__Questions to answer__:
**A.** Translate this sentence from the text on first-person freedom into Spanish: "This kind of freedom may well belong more in the arts than the sciences (although it can quite easily belong in both)."
**B.** In the text on first-person freedom, list every comparison of the form "X better than Y" that appears inside parentheses.
**C.** Return the portion of the text on first-person freedom starting at "Under the first" and ending at "sort of thing.".

The first person perspective is a different category of
consideration from the outside third person perspective - there are aspects of
first person cognition that transcend the elemental measurements of
third-person empirical analysis, even though third person manipulations of the
brain can throw up some quite bizarre altered states of consciousness. Despite
those bizarre anomalies, the fact remains that freedom from the first person
perspective has a category of intrapersonal depth and fecundity that is beyond
the lower resolution third person exploration (remember the famous 'king of
infinite space' observation in Hamlet). This kind of freedom may well belong
more in the arts than the sciences (although it can quite easily belong in
both).
Under the first person perspective, there is a complex
multidimensional spectrum of freedom, conditioned by a whole range of tenets of
personality and character qualities: truthseeking, intelligence, authenticity,
temperament, psychology, discipline, aspiration, conscientiousness, goodness,
ethics, and so on. If you take the positive elements of the above, juxtaposed
with the negative (good better than bad, truth better than falsehood,
intelligence better than stupidity, etc) then you'll find that the individual
self can enjoy a greater kind of freedom by wedding themselves to the positive
values, and a more constricting life by wedding themselves to the negative
values. Love the truth, and the world expands beyond your wildest dreams; love
goodness and your reality opens up into a joy not previously anticipated, that
sort of thing.
Given the primary facet of reality is phenomenological, I think it
is the case that these tenets of what we might call 'freedom' and 'will' do
exist. The first person reality in which they are experienced differs from the
third person deterministic reality measured from the outside, but we enter very
shaky grounds if we use that pretext to say it doesn't exist. I think there is
also Biblical truth in this notion, which St. Augustine taps into when he says
that serving God is greater freedom for us. We read from Christ that ‘Everyone
who sins is a slave to sin’ (John 8:34), but in the next breath that "‘If
the Son sets you free you will be free indeed’ (John 8:36). That seems to me to
hint at a connection between greater freedom and a greater life if we embrace
Divine things and die to those old habits.

__Collected data entries__:
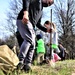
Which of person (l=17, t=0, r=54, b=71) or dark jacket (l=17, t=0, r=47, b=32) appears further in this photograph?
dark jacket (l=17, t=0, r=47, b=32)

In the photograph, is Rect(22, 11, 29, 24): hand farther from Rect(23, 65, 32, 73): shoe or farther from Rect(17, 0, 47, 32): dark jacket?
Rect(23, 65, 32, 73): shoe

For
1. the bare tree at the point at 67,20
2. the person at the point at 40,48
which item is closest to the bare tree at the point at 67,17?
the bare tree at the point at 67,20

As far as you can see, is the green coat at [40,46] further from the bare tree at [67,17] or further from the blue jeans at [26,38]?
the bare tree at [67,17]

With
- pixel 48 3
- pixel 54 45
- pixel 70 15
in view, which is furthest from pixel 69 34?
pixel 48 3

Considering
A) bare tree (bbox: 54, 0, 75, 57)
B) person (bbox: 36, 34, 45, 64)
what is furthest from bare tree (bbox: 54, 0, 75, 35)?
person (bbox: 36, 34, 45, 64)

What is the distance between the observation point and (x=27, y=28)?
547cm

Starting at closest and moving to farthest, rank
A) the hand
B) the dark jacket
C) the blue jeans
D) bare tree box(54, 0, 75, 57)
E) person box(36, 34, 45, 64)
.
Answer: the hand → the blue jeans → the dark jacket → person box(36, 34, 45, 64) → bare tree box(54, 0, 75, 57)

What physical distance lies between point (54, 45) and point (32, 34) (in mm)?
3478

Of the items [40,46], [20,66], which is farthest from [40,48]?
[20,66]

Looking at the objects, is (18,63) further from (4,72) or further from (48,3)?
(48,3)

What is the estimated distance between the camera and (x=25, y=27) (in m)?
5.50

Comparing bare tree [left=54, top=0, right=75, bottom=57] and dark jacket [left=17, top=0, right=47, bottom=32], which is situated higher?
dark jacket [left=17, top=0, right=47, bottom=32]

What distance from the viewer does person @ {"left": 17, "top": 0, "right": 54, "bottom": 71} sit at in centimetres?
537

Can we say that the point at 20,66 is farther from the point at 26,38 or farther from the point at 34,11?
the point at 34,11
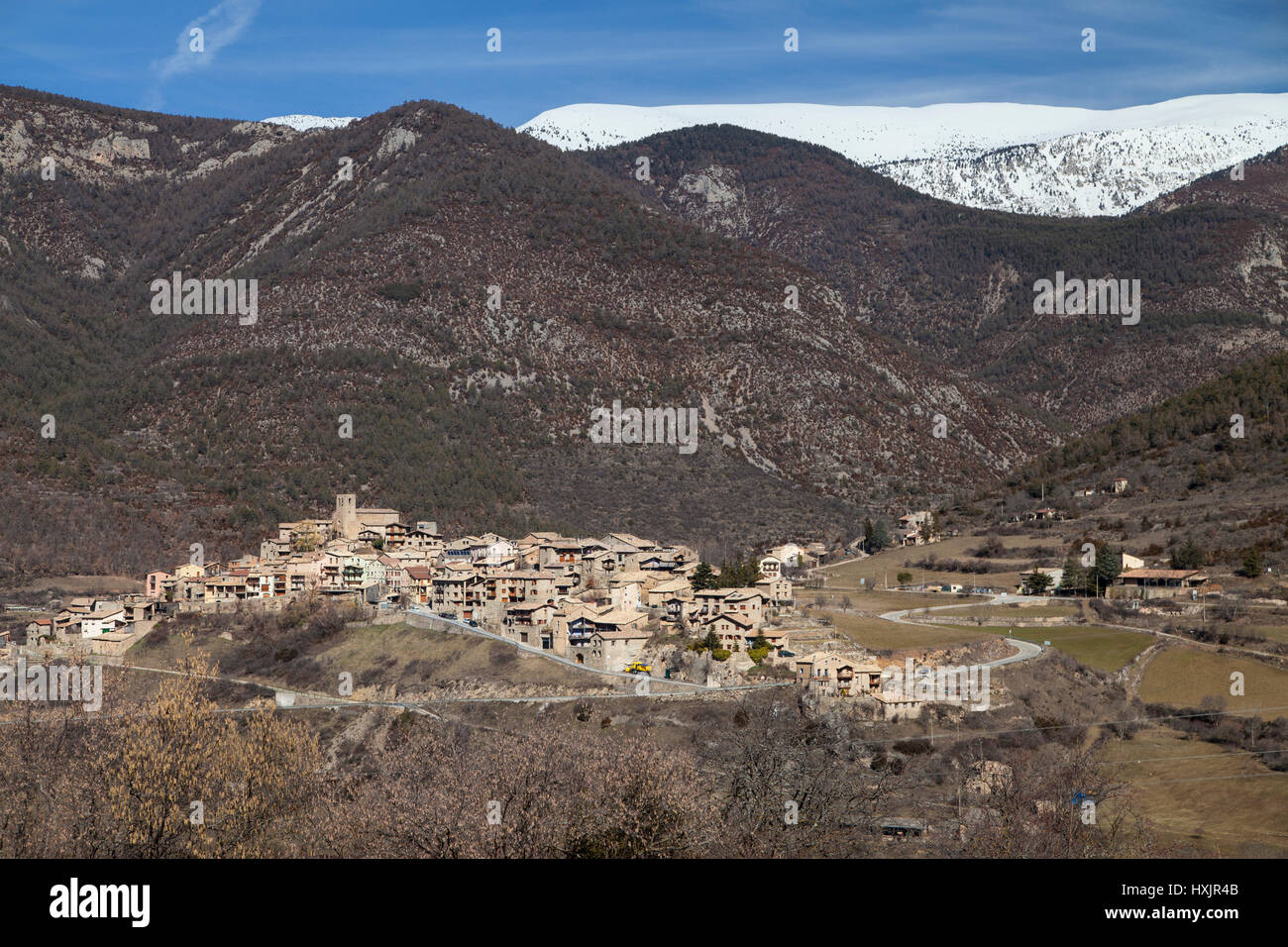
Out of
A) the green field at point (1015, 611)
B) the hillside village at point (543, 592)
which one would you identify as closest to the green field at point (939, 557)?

__Response list__:
**A.** Este tipo de libertad bien podría pertenecer más a las artes que a las ciencias (aunque puede pertenecer con bastante facilidad a ambas).

**B.**
- good better than bad
- truth better than falsehood
- intelligence better than stupidity

**C.**
Under the first person perspective, there is a complex
multidimensional spectrum of freedom, conditioned by a whole range of tenets of
personality and character qualities: truthseeking, intelligence, authenticity,
temperament, psychology, discipline, aspiration, conscientiousness, goodness,
ethics, and so on. If you take the positive elements of the above, juxtaposed
with the negative (good better than bad, truth better than falsehood,
intelligence better than stupidity, etc) then you'll find that the individual
self can enjoy a greater kind of freedom by wedding themselves to the positive
values, and a more constricting life by wedding themselves to the negative
values. Love the truth, and the world expands beyond your wildest dreams; love
goodness and your reality opens up into a joy not previously anticipated, that
sort of thing.